Filmemachen ist für Sie eine sehr persönliche Sache?
"Alle Geschichten, die ich in meinen Filmen erzählt habe, sind sehr persönlich, haben mehr oder weniger indirekt mit mir zu tun. Nur einmal habe ich direkt über Politik gesprochen, in 'Wasserball und Kommunismus', aber auch nicht frontal realistisch, sondern durch eine Wasserball-Partie. Ich finde private Geschichten einfach spannender zu erzählen, und in dem Sinne können sie auch politisch sein. Denn ich finde, ein politischer Film sollte vor allem Zeugnis ablegen und nicht versuchen, die Gedanken der Menschen agitatorisch zu verändern. Sicher, ich habe vor sieben Jahren Spots gegen Berlusconi gedreht, aber sie können nicht die Aufgaben der politischen Opposition übernehmen – das müssen jetzt vor allem linke Politiker tun, Demokraten und alle Richtungen. Regisseure sollten Filme machen."

Ihre Filmaktivitäten gehen weit über die Tätigkeit eines Regisseurs hinaus. Sie haben ein Kino in Roms lebendigstem Stadtteil Trastevere, das "Nuovo Sacher", und mit Angelo Barbagallo zusammen die Produktionsfirma Sacher Film. Kürzlich haben Sie in Venedig ein Programm von sieben Kurzfilmen verschiedener italienischer Filmemacher präsentiert unter dem Titel "I Diari della Sacher".
"Die Arbeit mit jungen unabhängigen Filmemachern gefällt mir. Ich denke, man sollte ihnen Chancen geben, wenn man kann. Schließlich kann man dabei auch Entdeckungen machen."

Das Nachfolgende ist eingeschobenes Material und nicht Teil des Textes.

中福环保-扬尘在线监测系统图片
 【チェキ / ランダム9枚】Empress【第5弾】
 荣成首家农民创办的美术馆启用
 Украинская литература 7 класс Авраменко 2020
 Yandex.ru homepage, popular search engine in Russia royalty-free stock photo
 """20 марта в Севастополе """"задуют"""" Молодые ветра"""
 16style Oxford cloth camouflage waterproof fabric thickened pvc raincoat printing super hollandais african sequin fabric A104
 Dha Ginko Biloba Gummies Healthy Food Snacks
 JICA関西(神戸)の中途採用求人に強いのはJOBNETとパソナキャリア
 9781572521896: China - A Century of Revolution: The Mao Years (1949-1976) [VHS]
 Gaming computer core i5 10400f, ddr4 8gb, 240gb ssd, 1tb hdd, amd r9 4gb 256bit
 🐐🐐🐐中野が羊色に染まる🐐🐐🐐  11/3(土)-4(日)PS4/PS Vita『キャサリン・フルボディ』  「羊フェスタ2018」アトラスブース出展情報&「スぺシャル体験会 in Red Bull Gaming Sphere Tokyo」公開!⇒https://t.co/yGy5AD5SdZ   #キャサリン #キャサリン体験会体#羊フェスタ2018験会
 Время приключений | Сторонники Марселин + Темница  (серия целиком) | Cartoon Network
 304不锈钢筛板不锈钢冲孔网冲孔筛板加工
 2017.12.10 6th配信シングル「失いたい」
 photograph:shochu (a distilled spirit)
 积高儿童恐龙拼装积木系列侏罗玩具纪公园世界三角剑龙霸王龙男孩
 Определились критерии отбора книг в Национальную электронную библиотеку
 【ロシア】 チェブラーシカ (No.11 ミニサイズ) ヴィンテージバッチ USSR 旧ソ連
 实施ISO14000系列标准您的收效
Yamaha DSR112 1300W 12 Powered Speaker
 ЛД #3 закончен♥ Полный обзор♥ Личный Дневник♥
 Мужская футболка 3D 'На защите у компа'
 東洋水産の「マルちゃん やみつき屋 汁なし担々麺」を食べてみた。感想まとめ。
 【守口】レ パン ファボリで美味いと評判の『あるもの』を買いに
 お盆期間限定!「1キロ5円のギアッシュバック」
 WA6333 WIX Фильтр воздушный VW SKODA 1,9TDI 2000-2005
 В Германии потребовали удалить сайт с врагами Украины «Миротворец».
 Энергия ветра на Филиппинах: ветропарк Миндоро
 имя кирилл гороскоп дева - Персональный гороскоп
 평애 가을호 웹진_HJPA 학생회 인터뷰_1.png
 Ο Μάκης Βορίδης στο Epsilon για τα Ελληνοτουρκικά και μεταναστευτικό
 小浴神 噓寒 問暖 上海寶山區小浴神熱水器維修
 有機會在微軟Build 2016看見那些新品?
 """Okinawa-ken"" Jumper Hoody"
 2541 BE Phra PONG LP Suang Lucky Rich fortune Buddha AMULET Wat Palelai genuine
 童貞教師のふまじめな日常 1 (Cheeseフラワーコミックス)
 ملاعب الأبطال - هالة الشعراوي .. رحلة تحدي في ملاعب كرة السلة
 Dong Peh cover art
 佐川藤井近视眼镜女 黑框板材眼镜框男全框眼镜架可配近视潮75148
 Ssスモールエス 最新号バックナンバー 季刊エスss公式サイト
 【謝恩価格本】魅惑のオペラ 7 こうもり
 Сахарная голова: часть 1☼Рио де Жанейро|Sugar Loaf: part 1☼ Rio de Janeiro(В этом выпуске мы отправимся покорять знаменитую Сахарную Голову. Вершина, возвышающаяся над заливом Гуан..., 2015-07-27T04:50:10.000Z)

Veranstalten Sie noch jährlich Ihr Kurzfilmfestival?
"Ja, und da melden sich Filmemacher aus vielen Ländern. Es findet immer im Juli im 'Nuovo Sacher' statt und dauert fünf Tage, ein bisschen kurz, so dass ich aus all den vielen Einsendungen eine Auswahl treffen muss."

Wie sieht die Situation des italienischen Filmnachwuchses aus? Sie haben ja auch in früheren Jahren Kollegen wie Mimmo Calopresti und Daniele Luchetti unterstützt, indem Sie deren Filme produziert haben.
"In den letzten zwei, drei Jahren hatten italienische Filme mehr Erfolg im eigenen Land als vorher. Vielleicht sind die Filmemacher jetzt fähiger, von dem Land, in dem sie leben, zu erzählen. Auf jeden Fall bröckelt das negative Vorurteil des Publikums gegenüber italienischen Filmen jetzt allmählich weg. Ich selbst bin im Kontakt mit zwei jungen Regisseuren, deren erste Spielfilme ich eigentlich gern produzieren möchte. Aber irgendwie habe ich gemerkt, dass die beiden zwar nett sind, aber nicht viel zu erzählen haben. Und für mich heißt Filmemachen einfach die Lust Geschichten zu erzählen."

Wann haben Sie wieder Lust?
"Ich habe zwar ein paar Ideen, aber ich bin weit von konkreten Plänen entfernt. Vielleicht fällt mir irgendwann auch mal eine Geschichte ein, bei der ich nicht im Mittelpunkt stehe. Das wäre weniger anstrengend und weniger beängstigend."